“I suppose I’ll have to face the music in the end,” he thought, with a long sigh. “Oh, what a downright fool I was, to be taken in so easily! If the other fellows hear of it how they will laugh at me!”
When Professor Strong arrived in the evening he saw at once that something out of the ordinary had occurred. Hockley sat in his room, his head tied up in a towel.
“What is the matter, Hockley?” he asked.
“I’ve had bad luck, sir,” whined the youth. “Awfully bad luck.”
“Why, how is that?”
“I fell in with that Dan Markel, sir—after I had left those friends I mentioned in the note. Markel is a villain. He induced me to go off with him last night, and then he drugged and robbed me.”
“Is it possible! I did not like the looks of the man when first we met on the steamer. But I thought we left him behind at Curaçao.”
“He came on after us. He was a sly one, I can tell you, sir. You know I said I wanted to see the lumber yards, so that I could write to my father and tell him how business was carried on here. Well, he said he knew all about them and would show me around. So I went with him after my friends sailed and instead of showing me around he took me to some kind of a hotel. I had some cocoa and it was drugged and after that I didn’t know a thing until I woke up at the Hotel Ziroda and found my watch and money gone.
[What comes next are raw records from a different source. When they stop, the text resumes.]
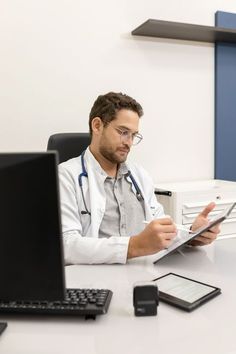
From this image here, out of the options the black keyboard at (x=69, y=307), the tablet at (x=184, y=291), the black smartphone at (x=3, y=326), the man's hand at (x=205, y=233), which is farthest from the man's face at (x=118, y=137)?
the black smartphone at (x=3, y=326)

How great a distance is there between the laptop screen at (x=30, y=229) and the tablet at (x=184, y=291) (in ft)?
1.09

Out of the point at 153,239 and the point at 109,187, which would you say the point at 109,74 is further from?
the point at 153,239

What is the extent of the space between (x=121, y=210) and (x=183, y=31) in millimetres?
1701

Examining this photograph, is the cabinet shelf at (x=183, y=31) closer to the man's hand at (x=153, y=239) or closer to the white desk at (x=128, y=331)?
the man's hand at (x=153, y=239)

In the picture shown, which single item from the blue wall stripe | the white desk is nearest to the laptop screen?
the white desk

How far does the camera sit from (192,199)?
239 centimetres

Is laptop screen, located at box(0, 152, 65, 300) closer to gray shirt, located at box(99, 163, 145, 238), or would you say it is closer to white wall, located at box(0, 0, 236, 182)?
gray shirt, located at box(99, 163, 145, 238)

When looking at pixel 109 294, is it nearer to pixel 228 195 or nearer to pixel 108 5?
pixel 228 195

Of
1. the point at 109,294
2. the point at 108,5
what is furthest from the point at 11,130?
the point at 109,294

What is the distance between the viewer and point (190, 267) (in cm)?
116

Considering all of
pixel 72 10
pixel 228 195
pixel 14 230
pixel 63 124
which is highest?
pixel 72 10

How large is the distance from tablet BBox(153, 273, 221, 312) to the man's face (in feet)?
2.36

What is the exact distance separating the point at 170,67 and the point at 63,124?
3.24ft

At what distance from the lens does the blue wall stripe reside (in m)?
2.95
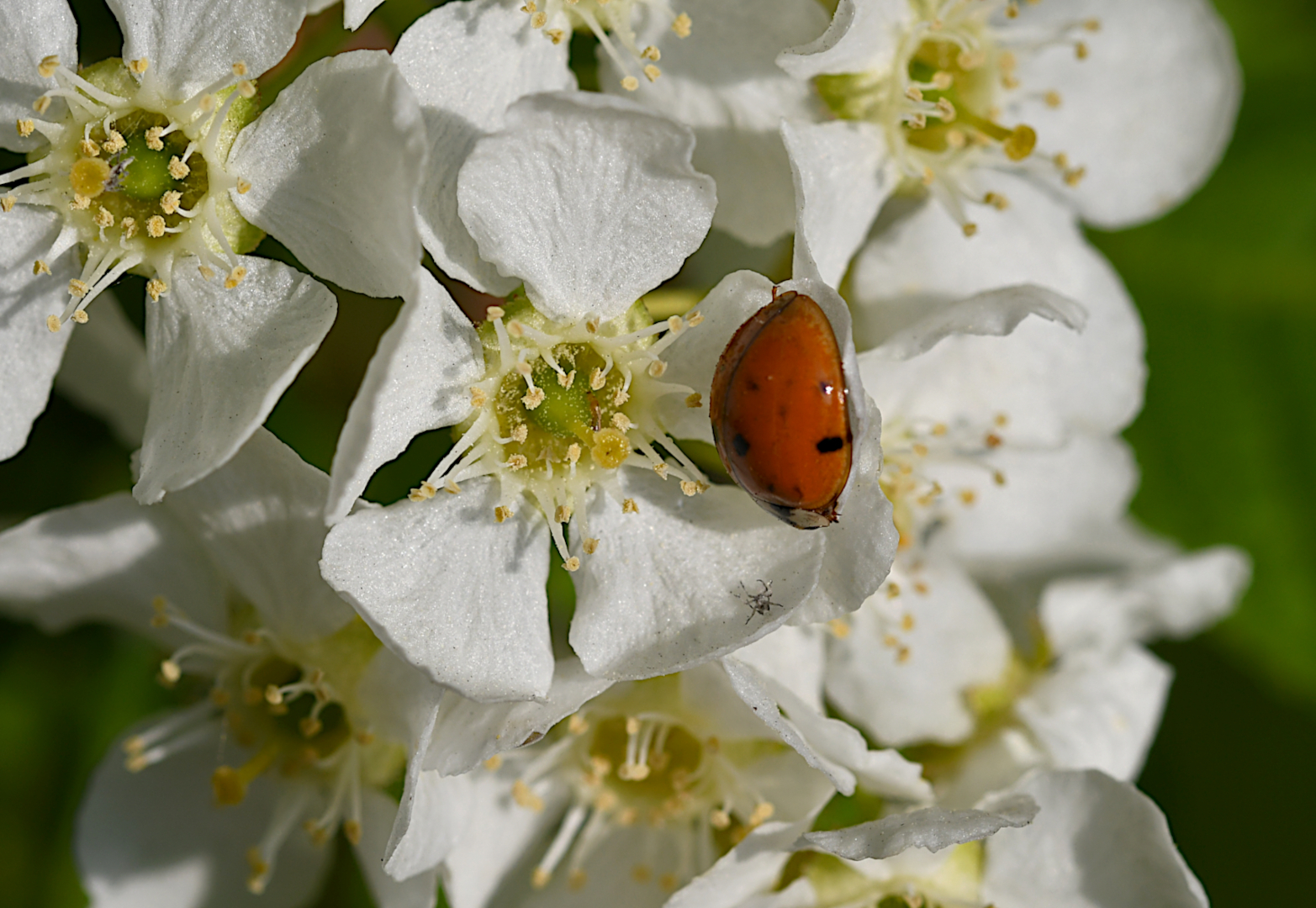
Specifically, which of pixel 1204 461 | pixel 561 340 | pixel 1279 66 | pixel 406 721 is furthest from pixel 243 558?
pixel 1279 66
And what was worse the villain had sent for my valise and robbed that too.”
This mixture of truth and falsehood was told very adroitly, and Professor Strong could not but believe the tale. He hurried to the other hotel and interviewed the proprietor, and then notified the police of what had occurred. An alarm was sent out and a hunt made for Dan Markel, but the man from Baltimore could not be found.
Professor Strong wished to know something about the friends Hockley had met, but the youth pretended to be too sick to talk. He had been clever enough to look over the sailings in the newspaper and said they had gone on the Desdemona to Rio Janeiro, and were going from that port to Philadelphia.